Grounded in your heart, offer gentle observations free of judgement. With kindness and presence, place attention on what you notice happening, rather than your reaction to it.
Witnessing with Compassion means paying attention to what is happening in the room, from a relatively calm place inside. It involves watching, listening, awareness . . . taking in not only the words spoken and any visuals (whether explicitly part of a presentation or unconscious body language), but also the tone, emotions, and energy present. The pattern could apply to a facilitator noticing a speaker; a facilitator noticing those who are not presently speaking; or one part of the group paying attention to another part of the group, for example in a "fishbowl" format. The information received then helps guide decisions on what is needed next.
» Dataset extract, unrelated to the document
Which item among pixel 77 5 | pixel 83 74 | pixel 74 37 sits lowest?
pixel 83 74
In order to successfully engage this pattern, one must be able to listen and watch without judgement. Of course interpretation, evaluation, and judgement are very important too, but if you are jumping into them too fast, then you lose the neutrality. A compassionate practitioner maintains curiosity and a consistent openness to new information. Noticing what's going on lets you know whether the proceedings are unfolding in a manner that fulfills the purpose of the gathering, or whether intervention is needed. If your attention is diffuse, this may be referred to as "attending to the field," whereas if your attention is focused in on one person speaking, it may simply be good listening.
When something happens that you have a personal charge about, say something that offends you, triggers an unpleasant memory from your past, or makes you feel uncomfortable, then it becomes difficult (or impossible) to simply Witness. Everyone has this happen sometimes! However, if it happens too frequently, then it will get in the way of serving as a facilitator or convenor. The most effective means for confronting this in yourself is probably a steady personal practice, as well as setting personal intention each time before a session begins.
If you are guiding a group in witnessing with compassion, and all or some of the group gets triggered and off-kilter, then acknowledging the emotions present is usually the first step toward returning to a state of non-judgemental compassion. The second step may be a simple reminder about distinguishing observation from interpretation or evaluation.
While staying calm is often useful, witnessing with compassion is not an appropriate response to every situation. If you are always in neutral mode, then you are missing an essential part of the human experience.